Breakthrough T1D has advocated for various kinds of research; in a 2004 article in The Wall Street Journal, the authors observed that the Breakthrough T1D "... has become adept at unleashing an army of hard-to-resist lobbyists – made up of determined parents and their afflicted children – on researchers, politicians and potential donors."

=== Ongoing renewal of the Special Diabetes Program ===
Breakthrough T1D has been supporting the "Special Diabetes Program" (SDP) for 25 years. The program, which receives over $150 million in federal funding per year, provides resources and support for T1D research in cooperation with the NIH. Breakthrough T1D works with the U.S. Senate Diabetes Caucus to advocate for continued funding of the program, which also benefits Breakthrough T1D's research efforts.

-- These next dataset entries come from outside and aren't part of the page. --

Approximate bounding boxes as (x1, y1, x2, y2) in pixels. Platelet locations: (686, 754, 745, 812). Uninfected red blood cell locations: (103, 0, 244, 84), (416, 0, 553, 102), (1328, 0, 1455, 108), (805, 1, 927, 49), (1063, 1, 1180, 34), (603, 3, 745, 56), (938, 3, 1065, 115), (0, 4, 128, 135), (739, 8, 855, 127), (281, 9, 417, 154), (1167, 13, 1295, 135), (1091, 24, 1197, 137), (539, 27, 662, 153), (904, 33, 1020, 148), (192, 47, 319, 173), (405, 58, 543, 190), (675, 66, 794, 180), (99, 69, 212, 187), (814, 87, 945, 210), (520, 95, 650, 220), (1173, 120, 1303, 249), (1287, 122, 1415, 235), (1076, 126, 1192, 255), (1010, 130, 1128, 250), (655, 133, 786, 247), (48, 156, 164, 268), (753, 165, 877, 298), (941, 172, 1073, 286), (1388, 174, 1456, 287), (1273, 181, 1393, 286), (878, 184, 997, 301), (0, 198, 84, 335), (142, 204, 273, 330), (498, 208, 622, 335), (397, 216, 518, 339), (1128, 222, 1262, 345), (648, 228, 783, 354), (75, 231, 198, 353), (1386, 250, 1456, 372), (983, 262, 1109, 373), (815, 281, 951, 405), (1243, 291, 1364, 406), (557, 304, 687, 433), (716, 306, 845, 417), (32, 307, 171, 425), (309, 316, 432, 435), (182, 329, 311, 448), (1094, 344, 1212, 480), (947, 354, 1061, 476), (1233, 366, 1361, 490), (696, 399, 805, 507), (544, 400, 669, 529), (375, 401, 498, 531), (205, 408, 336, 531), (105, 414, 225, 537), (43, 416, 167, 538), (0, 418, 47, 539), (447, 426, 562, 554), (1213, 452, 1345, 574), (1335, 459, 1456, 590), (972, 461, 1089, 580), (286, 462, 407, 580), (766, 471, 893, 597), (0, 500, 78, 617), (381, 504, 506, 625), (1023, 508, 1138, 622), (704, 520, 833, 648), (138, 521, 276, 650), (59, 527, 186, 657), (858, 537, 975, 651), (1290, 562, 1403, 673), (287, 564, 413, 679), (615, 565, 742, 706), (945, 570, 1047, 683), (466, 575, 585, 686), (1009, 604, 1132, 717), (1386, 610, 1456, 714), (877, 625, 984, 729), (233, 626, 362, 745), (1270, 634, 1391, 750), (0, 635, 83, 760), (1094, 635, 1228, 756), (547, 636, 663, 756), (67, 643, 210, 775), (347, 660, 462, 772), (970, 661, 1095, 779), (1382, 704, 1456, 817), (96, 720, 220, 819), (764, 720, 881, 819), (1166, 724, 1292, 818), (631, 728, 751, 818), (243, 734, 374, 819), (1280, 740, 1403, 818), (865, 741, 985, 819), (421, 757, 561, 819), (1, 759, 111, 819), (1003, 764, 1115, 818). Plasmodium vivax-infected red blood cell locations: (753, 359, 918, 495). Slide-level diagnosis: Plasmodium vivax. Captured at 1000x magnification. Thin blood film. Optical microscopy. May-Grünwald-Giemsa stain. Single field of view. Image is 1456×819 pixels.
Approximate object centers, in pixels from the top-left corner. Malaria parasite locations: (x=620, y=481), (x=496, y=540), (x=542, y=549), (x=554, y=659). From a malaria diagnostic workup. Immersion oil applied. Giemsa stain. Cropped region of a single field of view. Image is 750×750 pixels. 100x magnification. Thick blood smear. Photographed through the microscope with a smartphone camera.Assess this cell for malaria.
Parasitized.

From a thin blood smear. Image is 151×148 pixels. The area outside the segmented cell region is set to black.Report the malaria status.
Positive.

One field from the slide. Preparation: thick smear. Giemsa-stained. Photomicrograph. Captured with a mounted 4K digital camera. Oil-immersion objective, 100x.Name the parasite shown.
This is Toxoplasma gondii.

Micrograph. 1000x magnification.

=== Insulin access and innovation ===
In response to rising insulin costs and research showing that many people with diabetes are skipping or rationing their insulin, Breakthrough T1D has advocated for insurance companies to provide better health coverage for those living with type 1 diabetes, including making out-of-pocket costs for insulin and other vital diabetes tools more predictable and reasonable. The aim of this advocacy is to ensure people have the freedom to choose treatment strategies that are appropriate for them, and to cover artificial pancreas/automated insulin delivery systems. In response to escalating insulin affordability issues, Breakthrough T1D partnered with nonprofit drug maker Civica to manufacture insulin that will cost $30 a vial, regardless of a patient's insurance provider. Civica insulin is expected to be available to the public in 2025.

Breakthrough T1D also advocates for passage of the INSULIN Act, which caps cost-sharing under private health insurance for a month's supply of selected insulin products at $35 or 25% of a plan's negotiated price (after any price concessions), whichever is less, beginning in 2025.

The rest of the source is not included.